Passage for review:
====

If you have a number of law enforcement officers from the same agency or region interested in the course, your agency can become a host for your group. The minimum number of participants to hold a course is 8. The hosting agency will be responsible for providing the training space and assisting in filling the seats (whether with their own officers or with co-marketing to other agencies).


Law enforcement officers have a tremendous amount of responsibility bestowed upon them each day; both on and off-duty. As a dedicated officer, your shift never truly ends because you have a duty to act in and out of uniform.


Currently, our country and world has seen increased levels of violence in our schools and public places, particularly with active shooter incidents. With any massacre, experts collect data from after-action reports, conduct interviews with officers and witnesses, and then use this information to improve how law enforcement responds. 


One of these improvements is training officers to respond solo to a threat.


Law enforcement has realized that the greatest enemy in an active shooter incident is time.  Police agencies around the nation transitioned from a hold and wait for S.W.A.T. (Special Weapons and Tactics) protocol to the newly developed Quick Action Deployment Team (also known as “QuAD”), sending their first four arriving officers in immediately.


When every shot fired is potentially a life lost, waiting is not an option.

Even in an urban environment where there are numerous police officers’ minutes away, every second counts. With active shooter incidents lasting approximately 5-10 minutes, officers in scarcely populated rural areas require a single officer tactic to save lives in an active shooter event.

Rural agencies recognize the challenges that the QuAD system presents due to the lack of personnel and response times for backup officers. The single officer approach has been found to be the most deliberate method to get an officer in direct contact with and to neutralize the threat. Even urban agencies with a heavy amount of back-up nearby recognize there is always the potential for an officer to enter alone.

A School Resource Officer (SRO) or an officer that is in close proximity of the attack are two examples of officers who may act alone; therefore, creating the necessity to provide active shooter training for this response.


  • Our approach trains officers to move towards an active shooter just like an officer would make contact with a hostile suspect by triangulating and bounding.


  • These powerful and deliberate tactics will overwhelm the threat and not allow the assailant to have one large target to engage.

====

Continue the passage on training officers to respond alone to active shooters, starting after its last sentence.

Dataset content:
====

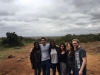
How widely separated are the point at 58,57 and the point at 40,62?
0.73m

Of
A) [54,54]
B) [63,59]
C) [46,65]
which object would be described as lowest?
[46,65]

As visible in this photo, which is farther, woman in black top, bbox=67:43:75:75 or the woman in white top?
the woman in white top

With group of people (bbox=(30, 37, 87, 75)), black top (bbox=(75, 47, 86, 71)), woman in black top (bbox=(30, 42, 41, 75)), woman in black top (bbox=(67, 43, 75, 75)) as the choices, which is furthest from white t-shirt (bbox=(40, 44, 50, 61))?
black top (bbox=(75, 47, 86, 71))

====

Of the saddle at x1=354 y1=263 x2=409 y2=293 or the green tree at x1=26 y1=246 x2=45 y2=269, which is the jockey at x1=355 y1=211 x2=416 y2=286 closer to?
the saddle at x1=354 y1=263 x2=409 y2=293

====

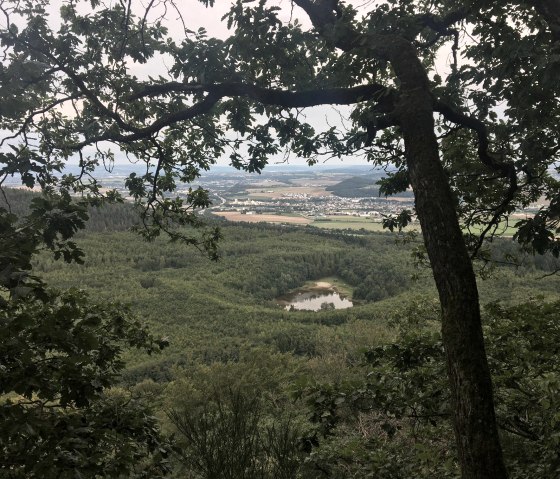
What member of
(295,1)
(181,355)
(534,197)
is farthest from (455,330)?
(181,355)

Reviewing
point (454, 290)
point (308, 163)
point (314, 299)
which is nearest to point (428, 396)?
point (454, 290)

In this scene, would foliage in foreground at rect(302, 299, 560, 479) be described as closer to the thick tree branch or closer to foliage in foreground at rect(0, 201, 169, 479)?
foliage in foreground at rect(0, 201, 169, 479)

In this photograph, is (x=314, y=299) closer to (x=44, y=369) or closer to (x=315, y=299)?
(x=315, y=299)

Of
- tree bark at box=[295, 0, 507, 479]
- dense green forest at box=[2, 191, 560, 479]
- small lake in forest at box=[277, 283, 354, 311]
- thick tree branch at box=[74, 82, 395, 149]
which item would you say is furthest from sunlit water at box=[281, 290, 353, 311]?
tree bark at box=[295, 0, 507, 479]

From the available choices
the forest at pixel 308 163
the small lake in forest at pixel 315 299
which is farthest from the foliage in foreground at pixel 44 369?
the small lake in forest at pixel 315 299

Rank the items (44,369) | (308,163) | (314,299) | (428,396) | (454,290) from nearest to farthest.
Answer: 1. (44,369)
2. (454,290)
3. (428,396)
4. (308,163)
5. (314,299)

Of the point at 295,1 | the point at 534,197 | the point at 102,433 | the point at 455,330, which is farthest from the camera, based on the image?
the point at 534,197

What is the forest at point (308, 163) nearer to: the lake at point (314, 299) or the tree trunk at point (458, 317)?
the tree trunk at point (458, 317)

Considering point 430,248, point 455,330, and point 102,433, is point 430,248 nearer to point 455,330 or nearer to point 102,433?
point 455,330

====

Result:
The faster an officer intercepts an assailant during an active shooter incident, the faster the shooter(s) plan will be disrupted.


Limiting the assailant’s movement and access to potential victims will reduce the number of lives lost and allow for quicker medical response to injured victims. Once the threat is down and the officer is awaiting resources it is critical for the solo officer to know how to manage the area until back-up arrives. Once resources have arrived on scene, the solo officer will then take a role in holding the scene or assist in treating and evacuating the wounded into a warm zone.

This 1-day course is open to certified law enforcement officers and security personal for the purpose of training law enforcement professionals on how to respond to an active shooter situation in a school, mall or other public area that is under attack through both classroom and scenario training for officers.


What Makes Our Active Shooter Training for Law Enforcement Program Essential


The active shooter training for law enforcement and police course objectives are:

  • To identify active shooter and active killer threats;

  • To understand one’s direct role in an active shooter situation;

  • To learn critical response tactics as a solo officer or team;

  • To infiltrate the affected area as the responding officer;

  • To implement limited penetration tactics to locate and eliminate the threat;

  • To understand how to manage the scene after the threat is down; and

  • To implement medical trauma training for officers.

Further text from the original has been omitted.